Turns Out No One’s Buying All Those Communities on EBay
The media jumped to high alert late last year when, one by one, a string of Northern California towns went up for sale on EBay, the online auction company.
Soon, eight towns in the West were on the block, and a new phenomenon seemed to be born. But four months later, the properties -- including Bridgeville, Carlotta and Platina, just miles apart on California 36 near here -- remain unsold.
Offerings other than the woodsy hamlets of the north were the desert outpost of Amboy in San Bernardino County, three Nevada ghost towns and the Old West village of Langtry, Texas.
Like a mobbed open house that empties without a buyer in sight, the EBay listings have fizzled.One real estate agent suggested that the war in Iraq may have distracted potential buyers. More likely, said another, people like to see, touch and smell the property they are going to buy, not click images on their computers.
Chris Larsen of Sunset Realty in Arcata said two weeks ago that a $1.78-million deal for Bridgeville would be sealed by Friday. That didn’t happen. “I don’t know,” she said Friday. “It just takes time.” Larsen has been telling reporters since February that the close of escrow was imminent.
Bridgeville, a tiny spot of land on two-lane California 36 in Humboldt County went on sale just before Christmas. The novel computerized marketing plan inspired newspaper articles across the country.
Contrary to reports at the time, Bridgeville -- which features 82 acres of scenic land, plus a number of sad-looking buildings and a cemetery -- was not the first town offered for sale on the Internet auction site. That distinction falls to the ghost town of Danville, Nev., which appeared on EBay five days earlier and attracted a number of potential buyers, but comparatively little media attention.
A man who answered the phone at the home of Bridgeville’s owner, Elizabeth Lapple, told a reporter he wasn’t talking.
“I was never in favor of listing this on EBay,” said Trish Rippie, a real estate agent for the Danville property co-owned by her ex-husband, Michael. “I thought it was a big waste of time.”
Silver miners, the only ones likely to be interested in the isolated property, will pay attention to Danville when the silver market rebounds, she said.

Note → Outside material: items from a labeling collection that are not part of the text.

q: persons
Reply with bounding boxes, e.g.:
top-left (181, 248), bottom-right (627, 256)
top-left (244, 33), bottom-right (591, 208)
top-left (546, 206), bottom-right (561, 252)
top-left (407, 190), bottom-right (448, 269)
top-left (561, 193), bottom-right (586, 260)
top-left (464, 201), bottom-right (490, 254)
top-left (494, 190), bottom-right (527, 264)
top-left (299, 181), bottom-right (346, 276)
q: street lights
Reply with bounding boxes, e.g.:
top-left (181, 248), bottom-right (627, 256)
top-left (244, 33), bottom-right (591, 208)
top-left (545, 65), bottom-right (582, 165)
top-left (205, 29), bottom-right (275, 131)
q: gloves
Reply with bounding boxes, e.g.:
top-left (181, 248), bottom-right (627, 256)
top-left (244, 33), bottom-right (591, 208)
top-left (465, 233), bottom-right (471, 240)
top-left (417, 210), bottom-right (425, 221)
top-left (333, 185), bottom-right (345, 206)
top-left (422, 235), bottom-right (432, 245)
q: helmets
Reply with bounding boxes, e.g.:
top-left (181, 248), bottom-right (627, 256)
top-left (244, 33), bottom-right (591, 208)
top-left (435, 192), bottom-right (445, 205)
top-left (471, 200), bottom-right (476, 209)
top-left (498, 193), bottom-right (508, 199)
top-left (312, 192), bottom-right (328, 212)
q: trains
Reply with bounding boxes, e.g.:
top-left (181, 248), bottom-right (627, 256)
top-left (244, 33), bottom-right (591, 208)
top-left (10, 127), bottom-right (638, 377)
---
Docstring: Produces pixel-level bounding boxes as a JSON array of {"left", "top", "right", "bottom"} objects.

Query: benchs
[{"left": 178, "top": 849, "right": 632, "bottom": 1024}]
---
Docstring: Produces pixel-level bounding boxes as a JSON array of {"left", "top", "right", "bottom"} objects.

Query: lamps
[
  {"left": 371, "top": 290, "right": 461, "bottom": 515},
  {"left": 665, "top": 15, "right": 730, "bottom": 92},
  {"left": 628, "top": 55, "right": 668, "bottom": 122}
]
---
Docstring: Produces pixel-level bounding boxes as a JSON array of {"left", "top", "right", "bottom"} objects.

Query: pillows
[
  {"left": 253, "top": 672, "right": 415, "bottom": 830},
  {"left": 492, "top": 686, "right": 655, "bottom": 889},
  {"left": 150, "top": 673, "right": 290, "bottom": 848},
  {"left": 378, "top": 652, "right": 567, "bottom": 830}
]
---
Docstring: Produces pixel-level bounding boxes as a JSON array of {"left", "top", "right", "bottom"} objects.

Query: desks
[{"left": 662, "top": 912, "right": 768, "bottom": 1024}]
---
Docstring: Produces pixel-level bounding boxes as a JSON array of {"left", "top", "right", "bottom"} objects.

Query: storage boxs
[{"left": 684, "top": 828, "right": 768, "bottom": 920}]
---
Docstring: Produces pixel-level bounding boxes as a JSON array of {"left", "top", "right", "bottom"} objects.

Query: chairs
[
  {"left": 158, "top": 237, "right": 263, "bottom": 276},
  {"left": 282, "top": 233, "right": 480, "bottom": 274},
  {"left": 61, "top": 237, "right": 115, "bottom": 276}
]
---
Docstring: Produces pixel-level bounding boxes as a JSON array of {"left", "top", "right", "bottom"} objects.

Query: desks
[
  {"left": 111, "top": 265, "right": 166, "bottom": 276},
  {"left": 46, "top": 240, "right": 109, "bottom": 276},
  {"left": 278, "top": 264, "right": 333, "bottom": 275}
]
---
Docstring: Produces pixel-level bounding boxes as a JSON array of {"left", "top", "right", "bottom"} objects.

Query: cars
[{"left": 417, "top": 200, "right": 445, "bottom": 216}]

The Carlotta auction, which ended in March, attracted a corporate buyer from the Los Angeles area, but the company decided to buy property in Oregon instead, said real estate broker Sandra Spalding.
Carlotta, another faded burg on California 36, about 25 miles southeast of Eureka, once boasted the proud Carlotta Hotel, a destination for tourists until it burned to the ground in 1995.
The town’s owner, Angelo Batini, said he was “very happy” it hadn’t sold. “I’m not making that mistake anymore,” said Batini, 70, adding that he believes Carlotta was underpriced at a little more than $1 million and will go for more if broken into pieces.
Besides, Batini said, he’s happy. “My wife has horses; I have a nice workshop in back. We have chicken pens, pheasant pens. The river is right on our doorstep. I love it here.”
The third California town to list itself on EBay also lies, in a strange coincidence, on California 36 -- 70 miles east along the winding road from Bridgeville.
Platina, a former mining town named for the platinum found there, features a store, a tavern, several residential rentals, a post office, a water system and 66 acres.
Yvonne Mills, who bought the land 19 years ago, listed her town on EBay for $600,000 after watching as the bidding for Bridgeville sent bids spiraling $1 million over the asking price.
That listing ended in February with Platina unsold.
“I still have some people trying to get some financing going,” Mills said, but added that she was not optimistic.
The latest town to show up on EBay was the Mojave Desert town of Amboy, on Route 66 about 78 miles from Barstow. It was listed on the auction site for $1.9 million about seven weeks ago, but no bids topped $1 million, said Rob McManus, estate director for Dilbeck Realtors of San Marino.
“We went on just about the time of the war on Iraq, and I think it had a significant effect on the auction,” McManus said. “People’s hearts and minds were somewhere else.”
Real estate auctions are commonplace, but trying to sell homes and land -- much less a whole town -- over the Internet is not a good bet, said Walter Molony, a spokesman with the National Assn. of Realtors.
“People want to see a property,” Molony said. “They want to feel it. It’s not the same thing as buying books.”
Then again, the motors category on EBay started out very small too, said an EBay spokesman, Kevin Pursglove.
“I think we thought that selling cars on the Internet wouldn’t be the most practical idea, simply because people like to kick the tires,” Pursglove said. Now, EBay reports $3 billion in car sales a year.